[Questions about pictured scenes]
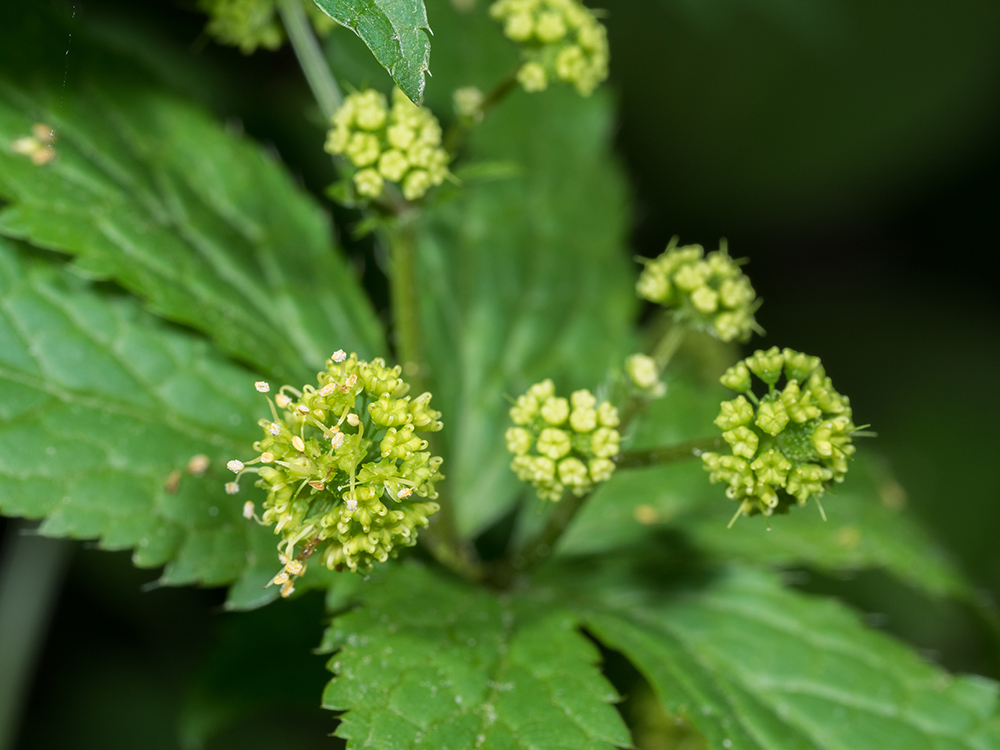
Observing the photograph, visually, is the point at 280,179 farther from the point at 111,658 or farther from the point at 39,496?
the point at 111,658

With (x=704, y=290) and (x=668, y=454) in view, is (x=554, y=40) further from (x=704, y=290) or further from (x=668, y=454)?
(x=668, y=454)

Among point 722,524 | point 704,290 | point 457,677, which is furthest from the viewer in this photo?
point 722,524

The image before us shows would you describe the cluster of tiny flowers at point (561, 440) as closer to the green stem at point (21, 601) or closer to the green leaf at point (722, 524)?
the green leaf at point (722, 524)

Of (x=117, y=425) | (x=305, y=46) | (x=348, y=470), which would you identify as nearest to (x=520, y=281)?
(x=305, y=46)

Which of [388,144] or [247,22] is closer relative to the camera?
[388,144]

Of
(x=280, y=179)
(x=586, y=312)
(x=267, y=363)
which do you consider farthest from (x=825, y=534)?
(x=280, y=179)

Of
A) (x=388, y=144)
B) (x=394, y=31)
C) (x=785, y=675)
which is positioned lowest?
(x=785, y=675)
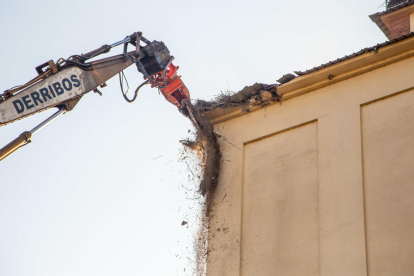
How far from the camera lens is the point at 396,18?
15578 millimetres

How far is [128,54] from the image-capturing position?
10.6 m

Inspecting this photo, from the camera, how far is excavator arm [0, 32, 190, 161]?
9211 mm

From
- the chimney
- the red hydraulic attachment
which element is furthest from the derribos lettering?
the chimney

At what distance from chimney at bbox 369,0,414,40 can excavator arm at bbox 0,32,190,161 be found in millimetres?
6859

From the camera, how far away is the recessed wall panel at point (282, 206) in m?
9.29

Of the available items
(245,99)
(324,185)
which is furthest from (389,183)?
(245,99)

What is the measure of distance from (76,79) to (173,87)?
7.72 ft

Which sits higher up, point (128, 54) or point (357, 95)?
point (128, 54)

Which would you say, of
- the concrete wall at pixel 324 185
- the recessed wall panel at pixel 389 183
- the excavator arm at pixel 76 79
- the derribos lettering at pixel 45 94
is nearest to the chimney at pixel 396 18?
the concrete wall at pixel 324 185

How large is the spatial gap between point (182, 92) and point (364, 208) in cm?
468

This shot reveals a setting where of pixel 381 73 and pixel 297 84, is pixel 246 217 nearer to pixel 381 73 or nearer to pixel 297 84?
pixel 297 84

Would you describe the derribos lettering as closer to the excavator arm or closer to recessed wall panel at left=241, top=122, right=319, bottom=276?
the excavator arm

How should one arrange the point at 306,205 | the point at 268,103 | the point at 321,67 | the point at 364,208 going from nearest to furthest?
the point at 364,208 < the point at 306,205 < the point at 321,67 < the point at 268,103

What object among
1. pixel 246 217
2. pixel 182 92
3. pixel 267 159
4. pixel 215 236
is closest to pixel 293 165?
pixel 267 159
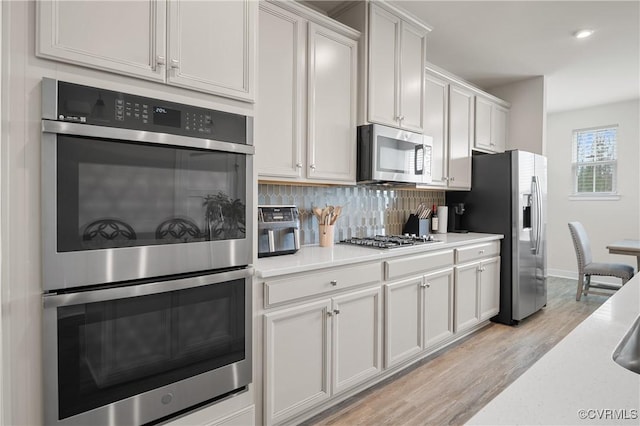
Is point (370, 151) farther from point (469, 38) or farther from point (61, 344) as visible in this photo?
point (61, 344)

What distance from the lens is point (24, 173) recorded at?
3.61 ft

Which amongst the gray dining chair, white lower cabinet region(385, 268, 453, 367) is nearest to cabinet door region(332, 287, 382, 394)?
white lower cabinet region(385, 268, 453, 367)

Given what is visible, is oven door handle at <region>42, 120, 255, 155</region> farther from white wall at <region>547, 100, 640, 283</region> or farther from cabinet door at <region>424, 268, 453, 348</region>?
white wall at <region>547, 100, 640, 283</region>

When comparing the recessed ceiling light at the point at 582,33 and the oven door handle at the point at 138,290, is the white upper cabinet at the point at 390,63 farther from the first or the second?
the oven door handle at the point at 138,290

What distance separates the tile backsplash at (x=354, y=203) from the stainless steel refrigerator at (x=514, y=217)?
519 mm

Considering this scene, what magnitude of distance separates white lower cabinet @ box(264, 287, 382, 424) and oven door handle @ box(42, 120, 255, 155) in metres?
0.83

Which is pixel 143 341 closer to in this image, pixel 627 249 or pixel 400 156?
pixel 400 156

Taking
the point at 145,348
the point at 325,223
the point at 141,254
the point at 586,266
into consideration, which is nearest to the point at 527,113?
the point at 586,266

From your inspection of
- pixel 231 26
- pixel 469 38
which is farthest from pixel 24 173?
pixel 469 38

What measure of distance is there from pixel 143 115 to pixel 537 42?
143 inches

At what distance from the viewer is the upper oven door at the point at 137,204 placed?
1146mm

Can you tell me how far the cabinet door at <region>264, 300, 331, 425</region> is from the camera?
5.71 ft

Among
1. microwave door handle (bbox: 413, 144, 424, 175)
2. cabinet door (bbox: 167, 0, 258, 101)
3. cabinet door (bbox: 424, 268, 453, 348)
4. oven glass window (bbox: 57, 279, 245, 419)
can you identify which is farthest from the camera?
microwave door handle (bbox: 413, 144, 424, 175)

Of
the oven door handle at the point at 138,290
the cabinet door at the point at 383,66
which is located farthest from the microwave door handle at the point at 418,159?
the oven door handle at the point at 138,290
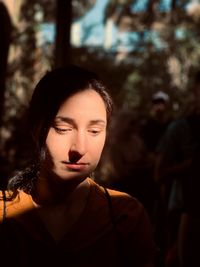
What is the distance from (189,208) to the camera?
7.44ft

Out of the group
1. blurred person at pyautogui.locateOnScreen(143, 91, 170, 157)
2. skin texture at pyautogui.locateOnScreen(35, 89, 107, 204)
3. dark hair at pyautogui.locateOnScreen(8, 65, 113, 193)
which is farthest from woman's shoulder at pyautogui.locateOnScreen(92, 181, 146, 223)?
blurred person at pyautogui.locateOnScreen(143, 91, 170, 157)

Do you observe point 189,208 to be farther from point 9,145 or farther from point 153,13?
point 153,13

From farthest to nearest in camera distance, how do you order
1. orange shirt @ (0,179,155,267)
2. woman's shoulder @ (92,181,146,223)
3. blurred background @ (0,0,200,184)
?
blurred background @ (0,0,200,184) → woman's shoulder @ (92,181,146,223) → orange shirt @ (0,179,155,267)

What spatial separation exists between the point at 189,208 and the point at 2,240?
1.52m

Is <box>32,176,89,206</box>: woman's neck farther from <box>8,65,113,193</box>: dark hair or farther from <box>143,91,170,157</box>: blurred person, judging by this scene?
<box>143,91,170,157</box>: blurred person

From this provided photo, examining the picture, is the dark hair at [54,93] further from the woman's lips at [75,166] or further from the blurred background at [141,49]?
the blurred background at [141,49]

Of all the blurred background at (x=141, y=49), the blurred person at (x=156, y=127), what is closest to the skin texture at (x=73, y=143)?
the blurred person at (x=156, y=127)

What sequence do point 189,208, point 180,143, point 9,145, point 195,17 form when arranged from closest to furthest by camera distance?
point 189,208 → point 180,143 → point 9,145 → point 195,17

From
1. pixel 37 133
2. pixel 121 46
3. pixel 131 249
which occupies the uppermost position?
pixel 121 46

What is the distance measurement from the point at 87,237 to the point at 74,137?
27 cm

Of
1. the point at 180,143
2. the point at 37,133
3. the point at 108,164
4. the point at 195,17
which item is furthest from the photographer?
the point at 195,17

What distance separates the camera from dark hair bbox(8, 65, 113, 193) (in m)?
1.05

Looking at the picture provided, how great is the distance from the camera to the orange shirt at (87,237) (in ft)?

Exercise directions> Arrange the lines of the entries as a Markdown table with a Row column for the row number and a Line column for the line. Start at the line containing "What sequence do", end at the last line of the entries, and leave out blank lines.

In response>
| Row | Line |
|---|---|
| 1 | What sequence do point 189,208, point 180,143, point 9,145, point 195,17 form when arranged from closest to furthest by camera distance? |
| 2 | point 189,208 → point 180,143 → point 9,145 → point 195,17 |
| 3 | From |
| 4 | 1. pixel 37 133 |
| 5 | 2. pixel 121 46 |
| 6 | 3. pixel 131 249 |
| 7 | which occupies the uppermost position? |
| 8 | pixel 121 46 |
| 9 | What is the distance measurement from the point at 87,237 to the point at 74,137? |
| 10 | 27 cm |
| 11 | Of |
| 12 | 1. the point at 180,143 |
| 13 | 2. the point at 37,133 |
| 14 | 3. the point at 108,164 |
| 15 | 4. the point at 195,17 |
| 16 | which item is furthest from the photographer? |
| 17 | the point at 195,17 |
| 18 | What distance separates the camera from dark hair bbox(8, 65, 113, 193) (in m)? |
| 19 | 1.05 |
| 20 | Looking at the picture provided, how great is the distance from the camera to the orange shirt at (87,237) (in ft)? |